Par opinion publique active et dans l'ordre, il ne faut pas entendre les soulèvements d'une foule surexcitée par des anarchistes ou des provocateurs. L'élu du peuple serait coupable, comme le remarque encore Maritain, s'il cédait à une poussée de l'opinion publique qu'il considère comme nuisible à la justice ou au bien commun. Mais ajoute-t-il, si l'élu "doit lutter contre des tendances prévalentes à tel ou tel moment chez ceux-là mêmes qui l'ont élu, c'est en gardant plus que jamais contact avec eux, en travaillant à les informer, à les éclairer, à les convaincre, non en se séparant d'eux... en faisant à la fois et du même coup œuvre d'éducation de l'opinion publique et œuvre de gouvernement."
L'Union Créditiste des Électeurs, par l'Institut d'Action Politique qui la guide et l'inspire, par le rappel des principes, par l'étude organisée autour du journal Vers Demain, essaie de rester toujours dans la ligne de la justice et du bien commun en matière d'opinion publique.

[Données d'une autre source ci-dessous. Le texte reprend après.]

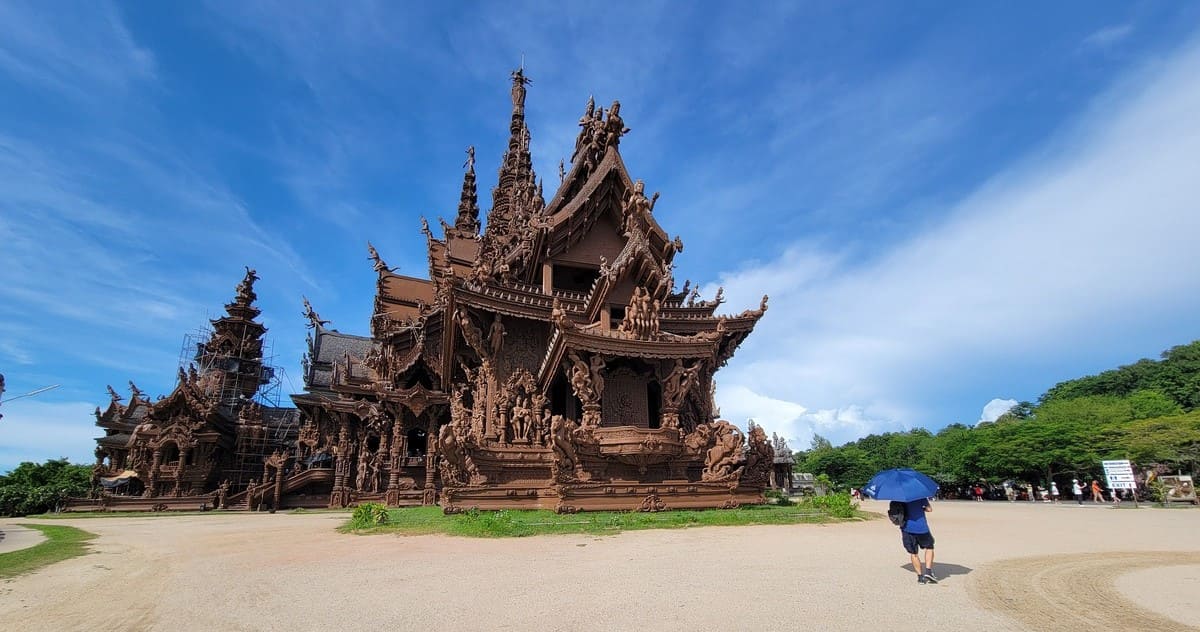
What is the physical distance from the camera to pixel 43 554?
28.3ft

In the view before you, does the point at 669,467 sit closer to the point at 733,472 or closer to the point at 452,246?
the point at 733,472

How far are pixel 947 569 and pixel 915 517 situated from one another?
1.06m

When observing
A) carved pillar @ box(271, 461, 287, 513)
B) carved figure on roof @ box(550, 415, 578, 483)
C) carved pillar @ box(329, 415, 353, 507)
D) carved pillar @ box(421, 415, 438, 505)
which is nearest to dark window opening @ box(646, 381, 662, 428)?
carved figure on roof @ box(550, 415, 578, 483)

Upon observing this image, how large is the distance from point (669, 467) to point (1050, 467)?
32147 mm

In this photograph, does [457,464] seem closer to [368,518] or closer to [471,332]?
[368,518]

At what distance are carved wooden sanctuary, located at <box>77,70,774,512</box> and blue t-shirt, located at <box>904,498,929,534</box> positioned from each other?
7.41 metres

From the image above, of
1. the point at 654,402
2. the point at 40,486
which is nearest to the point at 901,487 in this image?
the point at 654,402

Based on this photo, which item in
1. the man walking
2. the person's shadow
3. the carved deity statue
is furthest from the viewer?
the carved deity statue

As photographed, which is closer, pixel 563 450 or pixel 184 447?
pixel 563 450

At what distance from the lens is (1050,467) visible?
3309cm

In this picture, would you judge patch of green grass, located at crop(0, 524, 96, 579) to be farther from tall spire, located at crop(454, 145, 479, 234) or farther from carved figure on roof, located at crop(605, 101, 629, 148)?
tall spire, located at crop(454, 145, 479, 234)

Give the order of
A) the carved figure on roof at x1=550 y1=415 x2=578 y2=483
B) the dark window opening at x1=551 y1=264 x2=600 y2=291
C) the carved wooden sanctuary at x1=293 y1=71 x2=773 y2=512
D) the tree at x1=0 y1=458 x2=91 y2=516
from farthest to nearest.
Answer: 1. the tree at x1=0 y1=458 x2=91 y2=516
2. the dark window opening at x1=551 y1=264 x2=600 y2=291
3. the carved wooden sanctuary at x1=293 y1=71 x2=773 y2=512
4. the carved figure on roof at x1=550 y1=415 x2=578 y2=483

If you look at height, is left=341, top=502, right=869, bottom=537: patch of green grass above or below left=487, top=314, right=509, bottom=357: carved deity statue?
below

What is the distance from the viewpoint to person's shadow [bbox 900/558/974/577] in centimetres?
588
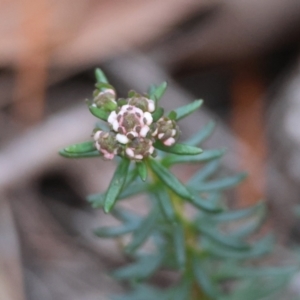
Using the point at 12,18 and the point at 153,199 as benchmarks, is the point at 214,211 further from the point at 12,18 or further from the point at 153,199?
the point at 12,18

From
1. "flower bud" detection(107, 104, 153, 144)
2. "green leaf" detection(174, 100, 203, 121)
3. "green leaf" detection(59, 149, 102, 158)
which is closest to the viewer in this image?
"flower bud" detection(107, 104, 153, 144)

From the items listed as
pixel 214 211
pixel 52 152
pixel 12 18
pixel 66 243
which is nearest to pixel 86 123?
pixel 52 152

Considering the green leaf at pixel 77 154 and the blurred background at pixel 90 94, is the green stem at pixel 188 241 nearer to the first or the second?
the green leaf at pixel 77 154

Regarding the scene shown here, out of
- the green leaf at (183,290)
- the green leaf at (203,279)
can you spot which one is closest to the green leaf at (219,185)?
the green leaf at (203,279)

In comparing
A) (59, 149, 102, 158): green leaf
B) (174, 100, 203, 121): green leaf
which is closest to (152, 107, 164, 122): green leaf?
(174, 100, 203, 121): green leaf

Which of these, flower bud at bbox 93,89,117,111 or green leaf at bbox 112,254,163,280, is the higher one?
flower bud at bbox 93,89,117,111

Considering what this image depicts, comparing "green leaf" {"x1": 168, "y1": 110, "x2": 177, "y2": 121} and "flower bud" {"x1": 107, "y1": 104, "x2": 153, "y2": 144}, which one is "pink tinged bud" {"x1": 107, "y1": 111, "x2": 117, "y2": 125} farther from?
"green leaf" {"x1": 168, "y1": 110, "x2": 177, "y2": 121}

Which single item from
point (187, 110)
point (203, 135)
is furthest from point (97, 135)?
point (203, 135)

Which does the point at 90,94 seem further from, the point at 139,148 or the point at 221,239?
the point at 139,148
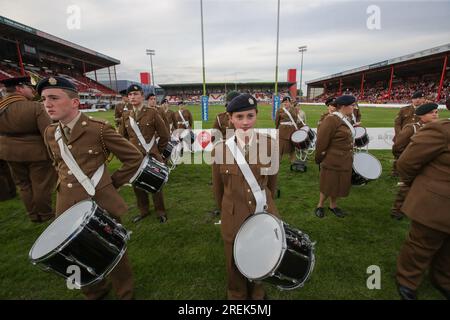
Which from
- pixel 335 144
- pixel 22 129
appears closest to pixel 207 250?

Mais, par bien commun, elle n'entend pas une chose nuageuse et abstraite qui laisse tout le monde en pénitence ; c'est, selon l'expression de Maritain, "un bien commun de personnes humaines, dont la valeur principale est l'accession des personnes à leur liberté d'épanouissement." (Principes d'une politique humaniste, pp. 71, 72, 73.)
Lorsque l'Union Créditiste des Électeurs demande quelque chose, ce n'est pas pour un homme, ni pour un petit groupe, pas même pour les créditistes seulement, mais pour tout le monde. C'est le bien de tous à la fois, sans distinction de couleur, qu'elle cherche. Quand elle demande, c'est pour avantager tous et chacun des citoyens, sans déposséder ni priver personne.
Nous espérons que nos députés feront de plus en plus leurs délices de contacts fréquents avec l'Union Créditiste des Électeurs.